Tue, Jan 11, 2011, 2:00 am to 4:00 am
Location: 
Porter D-245

The Winter F&DM/HAVC Colloquium Series begins with a talk by Jack Halberstam,

Professor of English, American Studies and Ethnicity and Gender Studies at USC.

 

Flying the Coop: Stop Motion Animation and The Cinema of Escape

In the opening sequence in the now classic claymation feature Chicken Run, Mr. Tweedy, a bumbling farmer informs his much more efficient wife that the chickens are “organized.”  Mrs.
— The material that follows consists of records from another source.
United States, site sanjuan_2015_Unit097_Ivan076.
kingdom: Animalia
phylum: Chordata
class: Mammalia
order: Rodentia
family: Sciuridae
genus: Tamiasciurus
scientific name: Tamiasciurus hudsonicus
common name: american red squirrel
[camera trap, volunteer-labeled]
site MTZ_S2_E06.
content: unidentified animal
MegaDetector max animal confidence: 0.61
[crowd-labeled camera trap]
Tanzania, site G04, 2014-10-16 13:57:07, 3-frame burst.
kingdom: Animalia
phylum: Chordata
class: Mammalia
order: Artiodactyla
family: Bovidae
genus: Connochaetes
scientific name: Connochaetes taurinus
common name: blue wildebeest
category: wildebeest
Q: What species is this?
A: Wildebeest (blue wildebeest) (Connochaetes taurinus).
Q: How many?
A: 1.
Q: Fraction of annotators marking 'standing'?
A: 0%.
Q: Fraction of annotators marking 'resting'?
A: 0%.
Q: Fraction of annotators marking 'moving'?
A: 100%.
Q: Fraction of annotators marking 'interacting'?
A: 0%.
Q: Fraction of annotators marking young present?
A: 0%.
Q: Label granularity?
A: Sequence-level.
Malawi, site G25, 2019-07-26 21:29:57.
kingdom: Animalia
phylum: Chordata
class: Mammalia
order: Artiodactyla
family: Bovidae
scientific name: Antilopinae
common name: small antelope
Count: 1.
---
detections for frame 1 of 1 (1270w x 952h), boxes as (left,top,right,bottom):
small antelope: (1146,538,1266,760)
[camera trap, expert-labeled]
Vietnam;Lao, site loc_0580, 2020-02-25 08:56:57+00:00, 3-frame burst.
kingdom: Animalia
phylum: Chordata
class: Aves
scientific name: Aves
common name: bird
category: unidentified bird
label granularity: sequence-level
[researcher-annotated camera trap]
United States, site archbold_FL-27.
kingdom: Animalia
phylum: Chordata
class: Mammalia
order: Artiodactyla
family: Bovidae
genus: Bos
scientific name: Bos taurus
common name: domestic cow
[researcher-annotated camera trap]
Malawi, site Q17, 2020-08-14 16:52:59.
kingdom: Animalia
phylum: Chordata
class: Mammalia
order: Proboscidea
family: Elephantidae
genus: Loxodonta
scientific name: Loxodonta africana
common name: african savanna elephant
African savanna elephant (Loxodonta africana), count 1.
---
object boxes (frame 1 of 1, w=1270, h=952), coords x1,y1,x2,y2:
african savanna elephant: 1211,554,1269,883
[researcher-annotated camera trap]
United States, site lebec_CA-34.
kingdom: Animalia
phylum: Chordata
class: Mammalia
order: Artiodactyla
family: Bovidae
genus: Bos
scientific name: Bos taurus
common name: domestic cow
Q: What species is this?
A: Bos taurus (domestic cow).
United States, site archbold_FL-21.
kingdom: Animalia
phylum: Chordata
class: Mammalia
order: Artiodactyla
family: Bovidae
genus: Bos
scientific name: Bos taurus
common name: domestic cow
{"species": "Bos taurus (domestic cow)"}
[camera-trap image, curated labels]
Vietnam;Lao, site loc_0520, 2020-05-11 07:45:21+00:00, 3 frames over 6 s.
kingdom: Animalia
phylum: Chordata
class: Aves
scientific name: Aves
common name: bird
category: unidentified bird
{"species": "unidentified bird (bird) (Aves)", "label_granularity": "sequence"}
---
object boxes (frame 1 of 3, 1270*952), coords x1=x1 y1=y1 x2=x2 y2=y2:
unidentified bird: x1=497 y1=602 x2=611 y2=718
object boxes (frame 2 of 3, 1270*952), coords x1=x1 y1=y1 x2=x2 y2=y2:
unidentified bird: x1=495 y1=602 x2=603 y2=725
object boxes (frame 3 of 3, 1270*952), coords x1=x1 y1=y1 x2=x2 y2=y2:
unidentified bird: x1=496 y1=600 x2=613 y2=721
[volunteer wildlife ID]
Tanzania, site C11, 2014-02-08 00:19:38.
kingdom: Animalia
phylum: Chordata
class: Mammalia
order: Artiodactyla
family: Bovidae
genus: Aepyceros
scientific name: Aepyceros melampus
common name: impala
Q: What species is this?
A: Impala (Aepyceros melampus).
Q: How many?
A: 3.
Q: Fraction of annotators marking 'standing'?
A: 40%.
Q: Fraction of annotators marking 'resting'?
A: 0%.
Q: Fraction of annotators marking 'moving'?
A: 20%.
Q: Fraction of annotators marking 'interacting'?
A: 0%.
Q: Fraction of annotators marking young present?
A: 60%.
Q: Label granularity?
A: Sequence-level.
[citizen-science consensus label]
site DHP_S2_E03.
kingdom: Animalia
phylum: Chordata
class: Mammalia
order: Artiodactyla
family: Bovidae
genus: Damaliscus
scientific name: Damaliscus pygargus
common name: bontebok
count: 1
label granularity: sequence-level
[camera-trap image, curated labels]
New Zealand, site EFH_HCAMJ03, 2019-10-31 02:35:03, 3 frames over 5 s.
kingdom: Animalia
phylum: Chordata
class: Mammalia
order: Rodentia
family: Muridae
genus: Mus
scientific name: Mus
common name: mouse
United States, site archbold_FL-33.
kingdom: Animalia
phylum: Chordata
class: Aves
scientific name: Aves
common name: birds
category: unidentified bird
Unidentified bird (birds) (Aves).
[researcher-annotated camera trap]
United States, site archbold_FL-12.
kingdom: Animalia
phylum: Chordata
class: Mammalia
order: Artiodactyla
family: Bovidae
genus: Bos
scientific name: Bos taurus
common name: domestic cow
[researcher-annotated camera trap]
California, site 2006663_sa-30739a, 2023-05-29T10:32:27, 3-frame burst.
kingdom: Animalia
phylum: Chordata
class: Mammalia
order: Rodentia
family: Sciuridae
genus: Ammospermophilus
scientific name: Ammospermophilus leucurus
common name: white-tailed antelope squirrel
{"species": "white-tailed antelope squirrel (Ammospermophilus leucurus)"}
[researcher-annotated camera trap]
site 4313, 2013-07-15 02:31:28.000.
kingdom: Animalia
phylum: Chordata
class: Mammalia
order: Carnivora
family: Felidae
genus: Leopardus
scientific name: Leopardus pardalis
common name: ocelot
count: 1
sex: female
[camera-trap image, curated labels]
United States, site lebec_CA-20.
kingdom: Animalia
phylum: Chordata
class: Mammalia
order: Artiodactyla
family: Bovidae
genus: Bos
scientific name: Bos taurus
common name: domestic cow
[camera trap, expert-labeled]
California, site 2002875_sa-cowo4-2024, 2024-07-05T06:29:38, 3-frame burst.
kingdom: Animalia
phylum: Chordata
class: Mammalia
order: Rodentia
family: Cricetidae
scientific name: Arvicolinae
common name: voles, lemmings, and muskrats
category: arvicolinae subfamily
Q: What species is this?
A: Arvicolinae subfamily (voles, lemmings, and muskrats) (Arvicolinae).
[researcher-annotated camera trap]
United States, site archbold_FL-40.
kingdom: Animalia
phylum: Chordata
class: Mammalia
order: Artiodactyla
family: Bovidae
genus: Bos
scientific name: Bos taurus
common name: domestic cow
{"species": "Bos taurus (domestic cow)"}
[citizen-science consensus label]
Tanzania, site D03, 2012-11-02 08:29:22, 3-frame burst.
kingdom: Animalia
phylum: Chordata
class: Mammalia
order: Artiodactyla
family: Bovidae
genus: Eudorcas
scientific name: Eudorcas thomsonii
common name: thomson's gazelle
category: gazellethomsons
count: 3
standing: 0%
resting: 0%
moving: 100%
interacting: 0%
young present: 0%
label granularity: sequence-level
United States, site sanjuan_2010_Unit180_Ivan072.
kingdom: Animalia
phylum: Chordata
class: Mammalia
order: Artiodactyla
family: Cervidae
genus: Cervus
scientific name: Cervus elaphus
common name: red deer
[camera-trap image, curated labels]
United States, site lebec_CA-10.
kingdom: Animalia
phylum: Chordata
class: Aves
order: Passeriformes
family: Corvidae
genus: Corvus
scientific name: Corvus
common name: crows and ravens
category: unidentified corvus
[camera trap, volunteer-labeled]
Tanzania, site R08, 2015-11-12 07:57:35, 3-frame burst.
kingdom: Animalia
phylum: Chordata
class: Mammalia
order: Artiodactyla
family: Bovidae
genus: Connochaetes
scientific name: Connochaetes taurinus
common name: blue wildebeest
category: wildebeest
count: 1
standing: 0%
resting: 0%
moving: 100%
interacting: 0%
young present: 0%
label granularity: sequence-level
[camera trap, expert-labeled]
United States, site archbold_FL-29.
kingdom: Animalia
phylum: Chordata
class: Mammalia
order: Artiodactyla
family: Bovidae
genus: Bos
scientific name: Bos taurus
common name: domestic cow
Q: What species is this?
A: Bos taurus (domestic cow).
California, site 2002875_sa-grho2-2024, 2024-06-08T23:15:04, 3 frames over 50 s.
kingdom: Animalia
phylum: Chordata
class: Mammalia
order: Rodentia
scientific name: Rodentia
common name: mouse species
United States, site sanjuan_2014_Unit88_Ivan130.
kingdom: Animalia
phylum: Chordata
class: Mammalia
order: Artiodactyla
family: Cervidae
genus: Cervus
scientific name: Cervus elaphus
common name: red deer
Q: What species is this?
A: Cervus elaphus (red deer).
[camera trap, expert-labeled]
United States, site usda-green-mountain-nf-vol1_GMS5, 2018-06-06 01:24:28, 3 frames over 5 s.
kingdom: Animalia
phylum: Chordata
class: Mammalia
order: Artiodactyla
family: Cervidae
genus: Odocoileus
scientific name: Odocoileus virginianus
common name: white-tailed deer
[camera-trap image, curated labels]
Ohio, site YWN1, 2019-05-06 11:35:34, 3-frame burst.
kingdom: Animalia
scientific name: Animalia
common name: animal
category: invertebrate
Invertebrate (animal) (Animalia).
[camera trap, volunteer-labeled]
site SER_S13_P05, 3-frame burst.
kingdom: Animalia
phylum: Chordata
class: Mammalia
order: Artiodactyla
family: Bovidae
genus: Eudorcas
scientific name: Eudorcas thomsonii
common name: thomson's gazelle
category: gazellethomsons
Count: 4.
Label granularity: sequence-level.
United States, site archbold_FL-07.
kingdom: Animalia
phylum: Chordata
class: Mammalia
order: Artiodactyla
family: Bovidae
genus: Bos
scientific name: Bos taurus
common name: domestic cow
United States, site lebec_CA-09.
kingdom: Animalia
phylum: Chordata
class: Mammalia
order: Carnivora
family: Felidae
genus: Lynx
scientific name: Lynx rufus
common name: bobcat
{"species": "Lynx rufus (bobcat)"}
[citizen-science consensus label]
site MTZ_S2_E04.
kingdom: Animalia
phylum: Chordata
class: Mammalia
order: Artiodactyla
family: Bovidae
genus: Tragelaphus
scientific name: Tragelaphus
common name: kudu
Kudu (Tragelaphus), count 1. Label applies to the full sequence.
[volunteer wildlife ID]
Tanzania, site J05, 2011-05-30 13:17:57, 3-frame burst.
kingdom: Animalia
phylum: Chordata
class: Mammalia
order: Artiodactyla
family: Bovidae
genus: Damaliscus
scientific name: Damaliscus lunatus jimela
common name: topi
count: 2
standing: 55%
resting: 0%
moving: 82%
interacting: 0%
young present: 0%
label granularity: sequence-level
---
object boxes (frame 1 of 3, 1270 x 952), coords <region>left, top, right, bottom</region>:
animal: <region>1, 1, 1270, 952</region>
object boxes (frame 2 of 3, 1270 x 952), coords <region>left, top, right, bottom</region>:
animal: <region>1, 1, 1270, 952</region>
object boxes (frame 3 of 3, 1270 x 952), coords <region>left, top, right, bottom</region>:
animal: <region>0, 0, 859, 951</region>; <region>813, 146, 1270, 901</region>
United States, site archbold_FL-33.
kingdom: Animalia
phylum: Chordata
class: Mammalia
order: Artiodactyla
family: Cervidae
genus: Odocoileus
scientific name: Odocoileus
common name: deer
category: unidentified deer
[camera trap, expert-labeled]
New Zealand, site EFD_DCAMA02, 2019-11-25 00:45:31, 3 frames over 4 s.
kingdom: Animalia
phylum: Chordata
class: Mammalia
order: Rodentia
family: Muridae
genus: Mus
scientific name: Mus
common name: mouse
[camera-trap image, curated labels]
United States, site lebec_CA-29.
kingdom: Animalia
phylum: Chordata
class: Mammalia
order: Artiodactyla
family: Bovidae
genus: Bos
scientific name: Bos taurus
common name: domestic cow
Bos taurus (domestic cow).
Tweedy dismisses her husband’s outrageous notion and tells him to focus more on profits, explaining to him that they are not getting enough out of their chickens and need to move on from egg harvesting to the chicken pot-pie industry.  As Mrs. Tweedy ponders new modes of production, Mr. Tweedy keeps an eye on the chicken coop, scanning for signs of activity and escape.  The scene is now set for a battle between production and labor, human and animal, management and employees, containment and escape.  As Chicken Run humorously shows, the animated feature film draws much of its dramatic intensity from the struggle between human and non-human creatures.  What are we to make of this Marxist allegory in the form of a children’s film, this animal farm narrative of resistance, revolt and utopia pitted against new waves of industrialization and featuring claymation birds in the role of the revolutionary subject?  How do neo-anarchist narrative forms find their way into children’s entertainment and what do adult viewers make of them?  More importantly, what does animation have to do with revolution?  And finally, how do revolutionary themes in animated film connect to queer notions of self?  This paper examines stop motion animation in Chicken Run, CoralineThe Fantastic Mr Fox and Wallace and Gromit for insights into the relations between suspense, transformation, surprise and other temporal modes of becoming.

 

Jack Halberstam is Professor of English, Gender Studies and American Studies and Ethnicity at USC. Halberstam is the author of three books including Female Masculinity (Duke UP, 1998) and In A Queer Time and Place (NYU Press, 2005) and has another book in press with Duke UP titled The Queer Art of Failure.  Today's talk comes from this last book. Halberstam works broadly in the areas of queer studies, gender studies, cultural studies and visual studies and contributes to a blog at Bullybloggers.com.  Halberstam is working on two future projects: one on the Kindertransport and post-Holocaust memory and the other on "The End of Heterosexuality."